- **WHAT IS BEING ASKED**: Report all lines of the records that contain "системы".

──────── LISTED RECORDS ────────

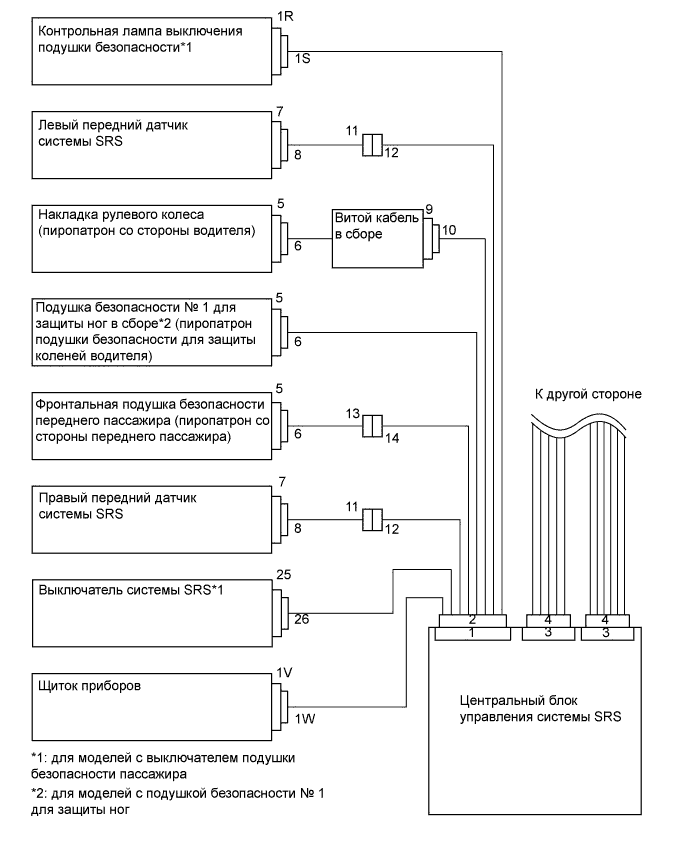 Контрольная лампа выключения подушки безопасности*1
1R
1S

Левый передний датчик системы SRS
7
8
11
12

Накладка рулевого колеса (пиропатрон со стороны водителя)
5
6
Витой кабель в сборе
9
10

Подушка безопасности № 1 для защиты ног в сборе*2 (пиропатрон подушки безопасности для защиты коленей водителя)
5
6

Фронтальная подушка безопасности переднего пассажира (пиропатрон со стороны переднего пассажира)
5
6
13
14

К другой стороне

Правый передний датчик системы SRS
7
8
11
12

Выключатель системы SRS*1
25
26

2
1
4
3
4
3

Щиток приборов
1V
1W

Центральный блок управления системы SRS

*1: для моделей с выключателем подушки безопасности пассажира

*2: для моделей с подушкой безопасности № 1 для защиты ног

────────
──────── LISTED RECORDS ────────

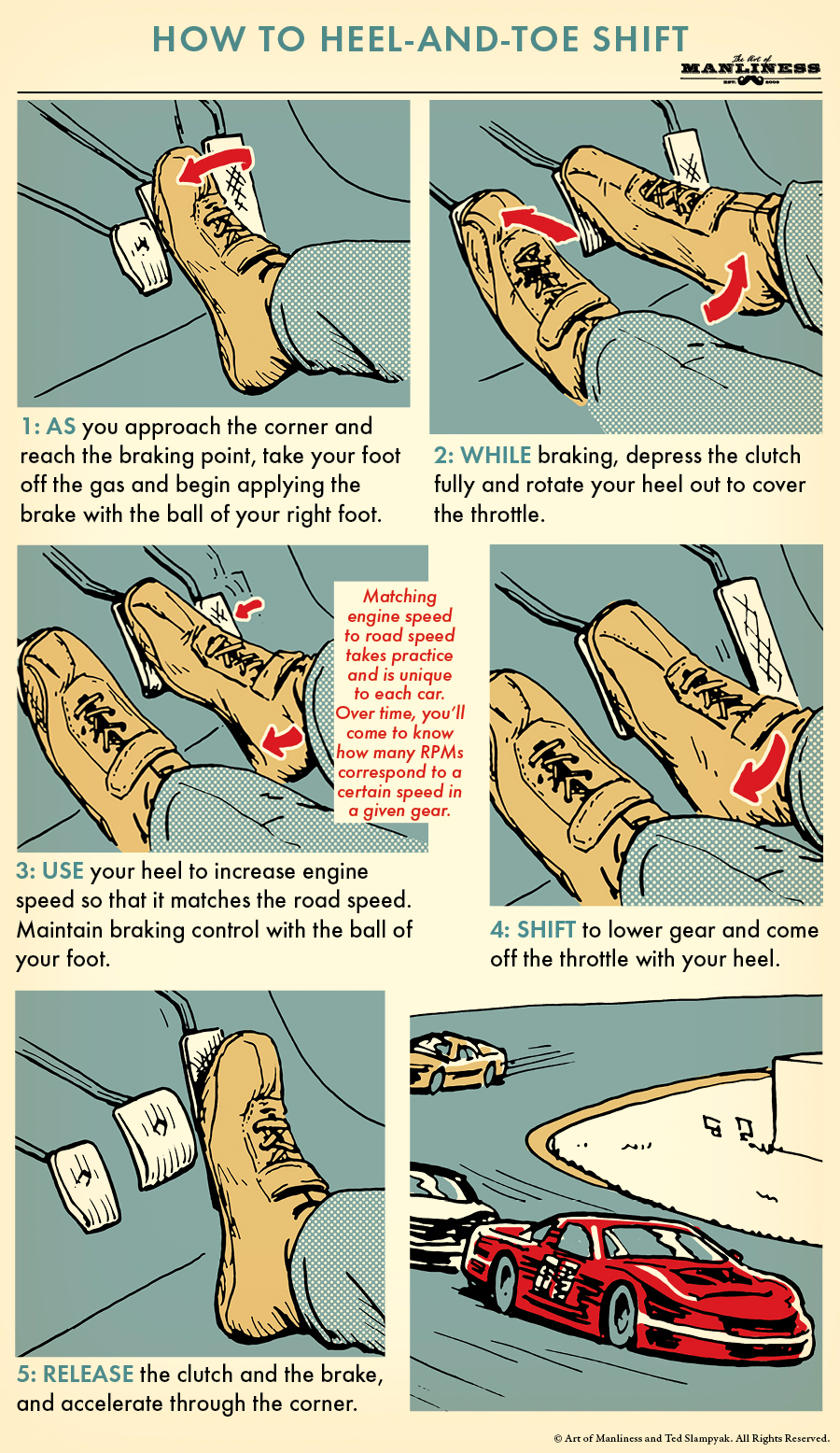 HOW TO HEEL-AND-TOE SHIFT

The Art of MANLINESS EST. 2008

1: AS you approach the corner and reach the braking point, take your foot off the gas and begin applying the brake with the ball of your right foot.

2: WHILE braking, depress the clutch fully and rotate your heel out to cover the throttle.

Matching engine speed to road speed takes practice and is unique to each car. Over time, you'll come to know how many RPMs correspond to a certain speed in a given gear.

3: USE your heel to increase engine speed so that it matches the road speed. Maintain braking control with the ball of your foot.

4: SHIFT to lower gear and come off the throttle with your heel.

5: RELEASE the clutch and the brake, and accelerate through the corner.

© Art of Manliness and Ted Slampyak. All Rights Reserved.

────────

- **EXERCISE SOLUTION**:
Левый передний датчик системы SRS
Правый передний датчик системы SRS
Выключатель системы SRS*1
Центральный блок управления системы SRS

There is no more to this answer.